* **WHAT TO WORK ON**
Copy out the records word for word, beginning at the line that contains "Out of pixel" and continuing through the line that contains "2186 millimetres", with both of those lines included.

Rows of spatial question records:

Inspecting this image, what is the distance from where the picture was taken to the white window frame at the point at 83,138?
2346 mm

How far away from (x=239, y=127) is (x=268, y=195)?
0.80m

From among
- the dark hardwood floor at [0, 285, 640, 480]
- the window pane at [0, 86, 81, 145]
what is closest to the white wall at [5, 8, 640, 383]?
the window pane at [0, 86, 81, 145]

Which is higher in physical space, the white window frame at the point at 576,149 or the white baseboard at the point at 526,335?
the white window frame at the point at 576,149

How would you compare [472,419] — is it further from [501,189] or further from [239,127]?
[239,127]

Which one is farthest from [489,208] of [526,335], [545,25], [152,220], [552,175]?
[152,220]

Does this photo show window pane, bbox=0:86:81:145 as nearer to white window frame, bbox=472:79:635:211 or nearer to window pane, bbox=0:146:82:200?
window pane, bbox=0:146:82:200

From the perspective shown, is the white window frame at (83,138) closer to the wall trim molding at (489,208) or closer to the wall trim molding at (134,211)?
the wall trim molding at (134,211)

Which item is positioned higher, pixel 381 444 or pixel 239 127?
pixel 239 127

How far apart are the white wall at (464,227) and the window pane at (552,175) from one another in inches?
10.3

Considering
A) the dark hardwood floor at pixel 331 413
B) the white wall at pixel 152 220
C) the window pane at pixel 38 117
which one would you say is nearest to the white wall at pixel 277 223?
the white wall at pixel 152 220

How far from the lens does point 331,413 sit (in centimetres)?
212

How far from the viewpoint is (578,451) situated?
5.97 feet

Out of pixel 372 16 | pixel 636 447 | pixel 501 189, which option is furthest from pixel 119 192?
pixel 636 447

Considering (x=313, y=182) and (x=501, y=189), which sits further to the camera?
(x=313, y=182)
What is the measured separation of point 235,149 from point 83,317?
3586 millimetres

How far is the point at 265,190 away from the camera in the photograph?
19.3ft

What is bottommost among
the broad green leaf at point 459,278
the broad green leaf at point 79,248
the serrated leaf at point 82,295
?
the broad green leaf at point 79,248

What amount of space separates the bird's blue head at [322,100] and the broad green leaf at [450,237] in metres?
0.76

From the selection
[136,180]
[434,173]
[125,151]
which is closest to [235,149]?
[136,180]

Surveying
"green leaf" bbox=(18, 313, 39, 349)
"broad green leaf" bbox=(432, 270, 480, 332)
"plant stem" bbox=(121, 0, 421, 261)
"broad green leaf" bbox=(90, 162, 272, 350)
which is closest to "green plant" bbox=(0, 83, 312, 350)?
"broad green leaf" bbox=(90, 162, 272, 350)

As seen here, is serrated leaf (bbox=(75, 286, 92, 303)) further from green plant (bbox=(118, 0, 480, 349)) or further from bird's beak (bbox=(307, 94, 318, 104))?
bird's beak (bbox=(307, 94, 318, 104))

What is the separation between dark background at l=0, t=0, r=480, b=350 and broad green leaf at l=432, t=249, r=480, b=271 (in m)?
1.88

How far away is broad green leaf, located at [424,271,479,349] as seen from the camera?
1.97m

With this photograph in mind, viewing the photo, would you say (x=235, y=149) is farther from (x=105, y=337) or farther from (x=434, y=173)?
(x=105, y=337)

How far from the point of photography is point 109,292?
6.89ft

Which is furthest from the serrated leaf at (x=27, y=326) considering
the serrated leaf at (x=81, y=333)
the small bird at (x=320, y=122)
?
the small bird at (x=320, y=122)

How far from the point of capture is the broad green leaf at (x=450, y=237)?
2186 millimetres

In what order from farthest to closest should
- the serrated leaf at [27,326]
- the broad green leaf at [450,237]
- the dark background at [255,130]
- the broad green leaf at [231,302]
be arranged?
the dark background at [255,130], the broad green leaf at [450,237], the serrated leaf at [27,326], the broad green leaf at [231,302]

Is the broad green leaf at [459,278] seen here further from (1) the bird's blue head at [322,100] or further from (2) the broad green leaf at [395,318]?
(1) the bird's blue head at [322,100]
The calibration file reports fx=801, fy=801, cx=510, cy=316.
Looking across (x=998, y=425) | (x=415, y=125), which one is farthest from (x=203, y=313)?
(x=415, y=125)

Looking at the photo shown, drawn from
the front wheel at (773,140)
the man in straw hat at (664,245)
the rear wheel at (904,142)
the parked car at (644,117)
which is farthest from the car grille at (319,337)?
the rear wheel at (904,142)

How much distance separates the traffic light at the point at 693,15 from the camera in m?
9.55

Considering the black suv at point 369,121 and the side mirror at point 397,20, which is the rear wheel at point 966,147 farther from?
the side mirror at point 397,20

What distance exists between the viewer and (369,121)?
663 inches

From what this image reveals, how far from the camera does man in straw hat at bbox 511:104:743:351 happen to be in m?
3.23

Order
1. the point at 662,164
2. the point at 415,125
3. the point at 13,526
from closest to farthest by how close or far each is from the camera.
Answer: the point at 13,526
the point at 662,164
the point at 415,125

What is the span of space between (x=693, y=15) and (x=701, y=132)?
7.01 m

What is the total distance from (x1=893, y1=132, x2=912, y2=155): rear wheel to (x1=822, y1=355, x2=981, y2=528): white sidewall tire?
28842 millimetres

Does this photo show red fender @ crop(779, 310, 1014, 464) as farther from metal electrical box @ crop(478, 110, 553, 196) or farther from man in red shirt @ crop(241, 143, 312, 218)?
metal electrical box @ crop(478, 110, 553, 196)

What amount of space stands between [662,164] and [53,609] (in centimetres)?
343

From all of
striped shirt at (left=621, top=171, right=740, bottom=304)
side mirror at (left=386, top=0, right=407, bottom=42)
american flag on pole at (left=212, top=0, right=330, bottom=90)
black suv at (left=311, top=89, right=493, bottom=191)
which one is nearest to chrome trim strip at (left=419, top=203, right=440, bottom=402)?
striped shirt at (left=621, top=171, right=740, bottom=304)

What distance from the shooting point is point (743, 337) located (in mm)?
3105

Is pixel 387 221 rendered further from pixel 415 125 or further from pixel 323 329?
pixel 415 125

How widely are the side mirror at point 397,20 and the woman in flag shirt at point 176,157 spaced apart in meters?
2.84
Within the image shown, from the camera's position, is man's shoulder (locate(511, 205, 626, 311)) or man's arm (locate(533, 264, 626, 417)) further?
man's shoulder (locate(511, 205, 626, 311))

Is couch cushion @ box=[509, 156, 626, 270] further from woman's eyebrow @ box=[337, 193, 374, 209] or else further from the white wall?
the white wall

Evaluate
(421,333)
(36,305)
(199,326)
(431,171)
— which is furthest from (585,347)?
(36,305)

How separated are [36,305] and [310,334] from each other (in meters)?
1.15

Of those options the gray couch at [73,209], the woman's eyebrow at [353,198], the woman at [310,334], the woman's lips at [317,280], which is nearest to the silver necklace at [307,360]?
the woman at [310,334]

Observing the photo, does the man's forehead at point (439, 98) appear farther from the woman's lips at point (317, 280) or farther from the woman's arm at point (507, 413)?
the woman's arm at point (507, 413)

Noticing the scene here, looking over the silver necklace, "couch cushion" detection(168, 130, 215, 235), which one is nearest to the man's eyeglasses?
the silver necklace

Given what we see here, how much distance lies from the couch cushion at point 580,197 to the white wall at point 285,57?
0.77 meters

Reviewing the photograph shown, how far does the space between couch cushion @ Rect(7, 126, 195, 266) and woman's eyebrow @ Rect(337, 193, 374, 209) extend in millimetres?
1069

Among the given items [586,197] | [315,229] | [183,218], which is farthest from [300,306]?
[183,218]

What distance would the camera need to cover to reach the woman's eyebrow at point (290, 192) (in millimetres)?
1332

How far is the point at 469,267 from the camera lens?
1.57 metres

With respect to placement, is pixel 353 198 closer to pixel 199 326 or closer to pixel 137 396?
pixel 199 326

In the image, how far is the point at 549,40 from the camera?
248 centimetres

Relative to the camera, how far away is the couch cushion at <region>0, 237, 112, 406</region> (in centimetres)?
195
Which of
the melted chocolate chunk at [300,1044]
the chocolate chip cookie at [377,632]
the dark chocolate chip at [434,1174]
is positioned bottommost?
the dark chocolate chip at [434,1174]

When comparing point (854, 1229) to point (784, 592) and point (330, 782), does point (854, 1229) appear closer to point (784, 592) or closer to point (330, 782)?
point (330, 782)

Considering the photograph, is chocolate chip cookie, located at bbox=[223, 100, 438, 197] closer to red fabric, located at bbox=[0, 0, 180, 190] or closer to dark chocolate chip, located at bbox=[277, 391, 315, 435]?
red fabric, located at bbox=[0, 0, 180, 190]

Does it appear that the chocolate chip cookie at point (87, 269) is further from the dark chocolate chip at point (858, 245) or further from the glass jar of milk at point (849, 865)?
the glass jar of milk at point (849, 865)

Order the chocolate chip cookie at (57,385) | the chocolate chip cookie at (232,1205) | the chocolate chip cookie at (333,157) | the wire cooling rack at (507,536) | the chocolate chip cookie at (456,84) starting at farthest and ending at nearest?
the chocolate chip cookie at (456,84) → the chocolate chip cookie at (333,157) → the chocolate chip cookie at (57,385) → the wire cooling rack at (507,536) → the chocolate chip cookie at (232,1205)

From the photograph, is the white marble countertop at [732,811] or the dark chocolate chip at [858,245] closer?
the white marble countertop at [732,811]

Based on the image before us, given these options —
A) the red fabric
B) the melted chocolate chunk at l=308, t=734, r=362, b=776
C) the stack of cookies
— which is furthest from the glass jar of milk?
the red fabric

* **REPLY TO THE EXERCISE**
Out of pixel 372 16 | pixel 636 447 | pixel 501 189, which option is furthest from pixel 119 192?
pixel 636 447

Considering (x=313, y=182) and (x=501, y=189), which sits further to the camera?
(x=313, y=182)
What is the measured separation of point 235,149 from point 83,317?
3586 millimetres

How far is the point at 265,190 away from the camera in the photograph?
19.3ft

What is bottommost among
the broad green leaf at point 459,278
the broad green leaf at point 79,248
the serrated leaf at point 82,295
?
the broad green leaf at point 79,248

What amount of space separates the bird's blue head at [322,100] and the broad green leaf at [450,237] in metres?
0.76

From the selection
[136,180]
[434,173]
[125,151]
which is closest to [235,149]?
[136,180]

Surveying
"green leaf" bbox=(18, 313, 39, 349)
"broad green leaf" bbox=(432, 270, 480, 332)
"plant stem" bbox=(121, 0, 421, 261)
"broad green leaf" bbox=(90, 162, 272, 350)
which is closest to "green plant" bbox=(0, 83, 312, 350)?
"broad green leaf" bbox=(90, 162, 272, 350)

As seen here, is serrated leaf (bbox=(75, 286, 92, 303)) further from green plant (bbox=(118, 0, 480, 349)) or further from bird's beak (bbox=(307, 94, 318, 104))?
bird's beak (bbox=(307, 94, 318, 104))

What is the separation between dark background at l=0, t=0, r=480, b=350 and broad green leaf at l=432, t=249, r=480, b=271 (in m)?
1.88

How far away is broad green leaf, located at [424,271,479,349] as seen from the camera?
1.97m

With this photograph in mind, viewing the photo, would you say (x=235, y=149) is farther from (x=105, y=337) or farther from (x=434, y=173)?
(x=105, y=337)

How far from the point of photography is point 109,292?
6.89ft

Which is furthest from the serrated leaf at (x=27, y=326) considering
the serrated leaf at (x=81, y=333)
the small bird at (x=320, y=122)
?
the small bird at (x=320, y=122)

How far from the point of capture is the broad green leaf at (x=450, y=237)?
2186 millimetres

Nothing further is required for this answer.